Avrupa’da Benzersiz Bir Durum: Türkiye’de Üniversite Diploması İşsizliği Artırıyor mu?
Avrupa genelinde üniversite diploması, işsizlik riskini önemli ölçüde azaltan bir faktör olarak öne çıkıyor. Yeni Eurostat verileri, Avrupa Birliği (AB) ülkelerinin tamamında üniversite mezunlarının işsizlik oranının genel nüfus ortalamasından daha düşük olduğunu teyit ediyor. Ancak bu tablonun dışında kalan bir ülke var: Türkiye. 2024 yılı verilerine göre Türkiye, 33 Avrupa ülkesi arasında üniversite mezunlarının genel nüfusa kıyasla daha yüksek bir işsizlik oranıyla karşılaştığı tek ülke olarak dikkat çekiyor.
Avrupa Genelinde İşsizlik Oranları
2024 yılında, AB üye ülkeleri, aday ülkeler ve EFTA ülkelerini kapsayan 33 ülke arasında genel işsizlik oranları (15-74 yaş) büyük farklılıklar gösteriyor.

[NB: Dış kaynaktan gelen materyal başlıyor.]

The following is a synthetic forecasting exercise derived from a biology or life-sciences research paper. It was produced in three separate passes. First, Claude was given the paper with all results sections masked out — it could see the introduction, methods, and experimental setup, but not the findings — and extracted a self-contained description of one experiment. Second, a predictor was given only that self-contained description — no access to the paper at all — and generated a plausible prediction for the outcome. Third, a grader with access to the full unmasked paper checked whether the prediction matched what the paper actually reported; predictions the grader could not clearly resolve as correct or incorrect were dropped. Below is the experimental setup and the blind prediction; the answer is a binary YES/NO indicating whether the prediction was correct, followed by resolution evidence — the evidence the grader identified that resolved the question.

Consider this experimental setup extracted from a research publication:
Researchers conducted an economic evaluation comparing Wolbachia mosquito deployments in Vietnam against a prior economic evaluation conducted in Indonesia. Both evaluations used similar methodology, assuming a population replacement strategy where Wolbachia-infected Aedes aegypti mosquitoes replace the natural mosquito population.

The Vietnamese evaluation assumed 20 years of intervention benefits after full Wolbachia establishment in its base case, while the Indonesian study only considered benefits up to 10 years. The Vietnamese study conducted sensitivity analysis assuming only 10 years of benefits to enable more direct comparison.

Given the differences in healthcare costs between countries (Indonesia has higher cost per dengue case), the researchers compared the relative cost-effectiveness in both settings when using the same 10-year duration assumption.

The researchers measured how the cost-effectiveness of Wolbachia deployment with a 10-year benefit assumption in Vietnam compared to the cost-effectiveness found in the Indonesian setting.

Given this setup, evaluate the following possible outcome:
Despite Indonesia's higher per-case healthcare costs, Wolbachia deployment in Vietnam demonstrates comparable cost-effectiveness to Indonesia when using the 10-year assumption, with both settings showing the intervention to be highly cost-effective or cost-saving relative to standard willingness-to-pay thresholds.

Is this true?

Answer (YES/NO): NO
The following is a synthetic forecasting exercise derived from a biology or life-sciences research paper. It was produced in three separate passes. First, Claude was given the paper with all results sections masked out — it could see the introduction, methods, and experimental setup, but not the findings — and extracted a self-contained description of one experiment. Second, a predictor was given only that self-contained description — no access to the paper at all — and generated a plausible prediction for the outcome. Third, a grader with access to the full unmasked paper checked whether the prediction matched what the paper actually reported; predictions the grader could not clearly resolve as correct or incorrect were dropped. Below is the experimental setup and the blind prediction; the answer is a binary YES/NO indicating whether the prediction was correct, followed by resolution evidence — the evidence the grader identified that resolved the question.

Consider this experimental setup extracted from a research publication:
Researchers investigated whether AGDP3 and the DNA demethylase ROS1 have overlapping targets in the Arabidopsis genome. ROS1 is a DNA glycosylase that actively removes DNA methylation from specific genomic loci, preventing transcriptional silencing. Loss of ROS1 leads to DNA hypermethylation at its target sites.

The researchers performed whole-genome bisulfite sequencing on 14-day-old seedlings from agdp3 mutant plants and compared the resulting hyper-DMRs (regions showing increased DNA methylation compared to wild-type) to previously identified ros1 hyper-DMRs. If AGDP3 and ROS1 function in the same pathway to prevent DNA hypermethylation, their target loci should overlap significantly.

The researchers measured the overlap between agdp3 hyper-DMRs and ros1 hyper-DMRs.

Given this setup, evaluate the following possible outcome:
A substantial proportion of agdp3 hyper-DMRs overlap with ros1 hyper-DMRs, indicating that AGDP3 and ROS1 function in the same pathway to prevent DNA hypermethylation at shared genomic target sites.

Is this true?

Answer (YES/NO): YES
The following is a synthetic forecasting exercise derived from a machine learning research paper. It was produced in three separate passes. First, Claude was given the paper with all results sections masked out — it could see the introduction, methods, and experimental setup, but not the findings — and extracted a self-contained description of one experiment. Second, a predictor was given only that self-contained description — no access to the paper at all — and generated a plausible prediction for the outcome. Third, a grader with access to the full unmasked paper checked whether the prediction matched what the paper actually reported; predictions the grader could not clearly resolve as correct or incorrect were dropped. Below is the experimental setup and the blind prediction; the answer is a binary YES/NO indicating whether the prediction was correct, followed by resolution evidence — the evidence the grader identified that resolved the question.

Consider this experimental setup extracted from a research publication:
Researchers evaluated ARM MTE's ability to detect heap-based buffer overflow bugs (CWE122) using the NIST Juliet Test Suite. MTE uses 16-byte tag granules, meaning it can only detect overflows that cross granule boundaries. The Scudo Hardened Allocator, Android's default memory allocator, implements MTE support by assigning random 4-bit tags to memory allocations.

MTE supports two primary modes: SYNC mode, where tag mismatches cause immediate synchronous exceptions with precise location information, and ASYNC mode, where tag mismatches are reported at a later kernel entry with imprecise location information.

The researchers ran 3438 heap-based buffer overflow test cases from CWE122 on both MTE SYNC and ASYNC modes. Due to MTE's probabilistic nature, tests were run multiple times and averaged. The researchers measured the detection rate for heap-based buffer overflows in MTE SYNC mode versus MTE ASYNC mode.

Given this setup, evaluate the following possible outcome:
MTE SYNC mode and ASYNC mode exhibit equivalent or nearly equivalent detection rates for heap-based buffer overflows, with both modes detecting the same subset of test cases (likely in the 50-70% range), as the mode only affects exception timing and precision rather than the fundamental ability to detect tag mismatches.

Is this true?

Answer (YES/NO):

Bu oranlar, eğitim seviyesinden bağımsız olarak tüm nüfusu yansıtmaktadır.
- En Yüksek İşsizlik Oranları: İspanya (%11,4), Yunanistan (%10,1), Türkiye (%8,8), Sırbistan (%8,6), Finlandiya ve İsveç (%8,4).
- En Düşük İşsizlik Oranları: Çekya (%2,6), Polonya (%2,9), Malta (%3,1), Almanya (%3,4), İzlanda (%3,6), Hollanda ve Slovenya (%3,7).
AB genelinde ortalama işsizlik oranı ise %5,9 olarak kaydedilmiştir.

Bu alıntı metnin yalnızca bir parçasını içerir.